** Start of Available records **

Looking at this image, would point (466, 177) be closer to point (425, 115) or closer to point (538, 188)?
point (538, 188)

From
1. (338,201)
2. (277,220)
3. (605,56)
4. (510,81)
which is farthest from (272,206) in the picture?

** End of Available records **

Exercise :: Format the data above as a JSON list of strings, with one string per line and blank lines omitted.

Solution to the problem ::
[
  "Looking at this image, would point (466, 177) be closer to point (425, 115) or closer to point (538, 188)?",
  "point (538, 188)",
  "From",
  "1. (338,201)",
  "2. (277,220)",
  "3. (605,56)",
  "4. (510,81)",
  "which is farthest from (272,206) in the picture?"
]